Parcen Ellt had only taken the assignment because there was so little other work for a pilot back then. He would have done anything to fly, and here was the chance to make history, to fly clear around Alm, to gaze upon unseen sights and garnish acclaim unknown! A storm popped both his and the dreams of his crew out of their bubbles, though, and into the frothing ocean. It claimed nearly all of them, except for Parcen, who didn't know why he had lived, or wondered if maybe he was the only one who had died. Looking out into the pitch-black storm raging along the pebbly beach he had been cast onto, it wasn't certain that he was alive at all.
After the storm ceased and the sky turned purple and red as it lost its temper, Parcen could see that he was in fact on an island, and that there were dozens if not more islands all around his. He stayed for a day and a night nearly motionless on the beach where he had been saved, by chance or fate, and wondered if maybe all of his crew got to have their own islands, too.
The next morning, Parcen Ellt awoke to the sunlight, orange in his closed eyelids. Slits of white blighted his thoughts and vision as he opened his eyes. He held out both hands in an attempt to stop the glare, turning away to hide in shadow. His vision slowly returned, and he released his tension as the warmth of the sun poured over his body.
"It feels good," he said to no one. He thought no one, anyhow, until he heard a response from a furry, black creature that sounded as if it agreed with him.
"You think it feels good, too?" he asked the creature, who was really more of a critter, who answered in the affirmative once again.
"I must be dead or dreaming," Parcen said. He was a little disappointing when the critter didn't say anything to that.

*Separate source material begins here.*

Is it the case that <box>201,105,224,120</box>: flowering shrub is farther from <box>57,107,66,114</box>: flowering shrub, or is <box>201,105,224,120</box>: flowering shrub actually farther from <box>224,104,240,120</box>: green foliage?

"Critter, where am I?" he asked. The furry black thing then started to groom its undercarriage, which confirmed to Parcen that it was not supernatural.
"Ask a stupid question..." Parcen mumbled. "I suppose I'll have to find out for myself what kind of place this is. And if there's anything to eat?" This got a response from the critter.
"Food, that's right," Parcen said. "Know any good places?"
After the critter scampered away for no good reason, Parcen began to move down the beach, scanning the hills above for signs of sustenance. When he saw some dangling purple fruit, he left the beach for an easy climb up a rock face to get some of it. It was terribly bitter, however, and Parcen spit his bite out. He hawked spat and wiped his tongue on his shirt, but nothing would take away the taste. "Definitely reality," he said with a sigh.
The castaway kept some of the bitter fruit, to see if boiling it later wouldn't make it more palatable, and began to head back down to the beach, when he saw a small opening to a cave, nearly overgrown with grass, alongside the road. Something about it piqued Parcen's interest, and so he ducked down to peer inside. He was amazed to see that the small opening was a window into a huge space, illuminated in dots of light cast by similar small holes all over the nearby island terrain.
"I wonder..." Parcen began, but his wonder was answered quickly when the ground below him gave out, and he tumbled down into the great cave below in a rush of rock and dirt.